Des activistes du PMLQ étaient présents. Plusieurs manifestants ont exprimé leur préoccupation face à ce gouvernement qui fait fi de la volonté populaire et ont ajouté qu'ils appréciaient Le Marxiste-Léniniste parce qu'il donne confiance au mouvement.

Les représentants de Greenpeace de leur côté ont rappelé qu'à la veille de Copenhague, le premier ministre Charest se présentait comme un « leader » dans la lutte aux changements climatiques. Huit mois plus tard, il déroule le tapis rouge aux entreprises pour l'exploration et l'exploitation du pétrole et de gaz de schiste au Québec, des énergies polluantes qui accélèrent les changements climatiques et contaminent l'environnement.

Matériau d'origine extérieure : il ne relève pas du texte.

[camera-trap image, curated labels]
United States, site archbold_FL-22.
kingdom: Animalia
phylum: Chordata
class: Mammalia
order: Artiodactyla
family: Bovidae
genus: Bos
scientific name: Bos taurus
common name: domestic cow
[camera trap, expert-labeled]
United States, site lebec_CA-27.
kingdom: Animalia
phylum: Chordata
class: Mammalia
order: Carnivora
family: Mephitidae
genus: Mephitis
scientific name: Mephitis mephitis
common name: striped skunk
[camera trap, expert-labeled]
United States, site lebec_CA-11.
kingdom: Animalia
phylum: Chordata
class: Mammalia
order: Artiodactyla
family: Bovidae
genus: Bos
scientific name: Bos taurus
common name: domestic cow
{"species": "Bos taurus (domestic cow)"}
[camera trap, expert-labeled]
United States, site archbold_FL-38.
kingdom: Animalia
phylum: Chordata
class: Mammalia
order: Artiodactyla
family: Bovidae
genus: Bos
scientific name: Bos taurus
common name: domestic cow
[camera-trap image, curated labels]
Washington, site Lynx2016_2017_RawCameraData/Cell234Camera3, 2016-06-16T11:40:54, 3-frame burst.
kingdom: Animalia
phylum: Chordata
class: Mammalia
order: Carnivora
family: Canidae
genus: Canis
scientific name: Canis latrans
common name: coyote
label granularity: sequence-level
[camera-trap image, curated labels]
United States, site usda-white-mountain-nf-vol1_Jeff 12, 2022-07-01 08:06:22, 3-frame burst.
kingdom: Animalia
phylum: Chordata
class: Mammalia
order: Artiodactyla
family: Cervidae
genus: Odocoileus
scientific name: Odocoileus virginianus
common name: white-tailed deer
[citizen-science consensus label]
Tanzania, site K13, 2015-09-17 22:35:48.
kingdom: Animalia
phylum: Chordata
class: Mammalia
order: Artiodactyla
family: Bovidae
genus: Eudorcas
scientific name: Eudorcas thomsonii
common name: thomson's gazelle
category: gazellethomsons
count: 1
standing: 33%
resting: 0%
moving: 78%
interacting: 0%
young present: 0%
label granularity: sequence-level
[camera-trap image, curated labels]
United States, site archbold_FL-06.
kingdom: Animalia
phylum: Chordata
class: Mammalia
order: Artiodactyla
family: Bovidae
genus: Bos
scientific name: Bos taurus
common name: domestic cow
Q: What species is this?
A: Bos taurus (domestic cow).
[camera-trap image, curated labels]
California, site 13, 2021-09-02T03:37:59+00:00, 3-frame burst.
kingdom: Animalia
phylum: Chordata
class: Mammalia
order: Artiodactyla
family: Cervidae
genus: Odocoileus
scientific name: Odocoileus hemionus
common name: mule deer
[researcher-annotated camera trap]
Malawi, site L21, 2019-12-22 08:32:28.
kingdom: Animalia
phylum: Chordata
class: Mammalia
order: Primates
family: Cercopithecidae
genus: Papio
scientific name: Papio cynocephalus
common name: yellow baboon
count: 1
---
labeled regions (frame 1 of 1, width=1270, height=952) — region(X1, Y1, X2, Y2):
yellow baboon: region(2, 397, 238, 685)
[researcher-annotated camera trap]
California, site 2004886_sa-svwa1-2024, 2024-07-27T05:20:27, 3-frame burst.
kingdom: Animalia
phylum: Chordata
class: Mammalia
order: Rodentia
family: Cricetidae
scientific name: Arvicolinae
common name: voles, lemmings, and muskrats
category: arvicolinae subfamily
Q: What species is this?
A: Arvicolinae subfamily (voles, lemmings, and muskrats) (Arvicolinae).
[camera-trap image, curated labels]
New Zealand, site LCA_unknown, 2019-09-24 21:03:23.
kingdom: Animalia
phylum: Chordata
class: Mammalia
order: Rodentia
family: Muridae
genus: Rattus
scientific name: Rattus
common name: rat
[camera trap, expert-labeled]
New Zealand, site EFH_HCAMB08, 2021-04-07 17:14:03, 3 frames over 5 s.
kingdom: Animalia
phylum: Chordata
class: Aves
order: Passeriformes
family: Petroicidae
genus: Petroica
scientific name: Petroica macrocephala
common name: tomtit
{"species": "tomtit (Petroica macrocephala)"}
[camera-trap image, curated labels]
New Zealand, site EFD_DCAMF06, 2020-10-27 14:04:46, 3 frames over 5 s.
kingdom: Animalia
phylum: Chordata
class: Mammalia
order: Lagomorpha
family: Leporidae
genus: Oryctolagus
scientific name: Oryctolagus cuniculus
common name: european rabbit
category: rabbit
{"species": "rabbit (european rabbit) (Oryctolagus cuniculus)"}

Dans son allocution à l'ouverture du Congrès, le premier ministre a invité les monopoles à venir piller les ressources du Québec. Pour duper les crédules, il a dit que pour faire face à la croissance de la demande énergétique, il faut des solutions qui soient à la fois bonnes pour l'économie, respectueuses de l'environnement et socialement responsables. Les récentes tragédies environnementales comme la marée noire de BP dans le golfe du Mexique montrent que ce qui guide les monopoles, c'est la recherche du profit maximum peu importe les conséquences.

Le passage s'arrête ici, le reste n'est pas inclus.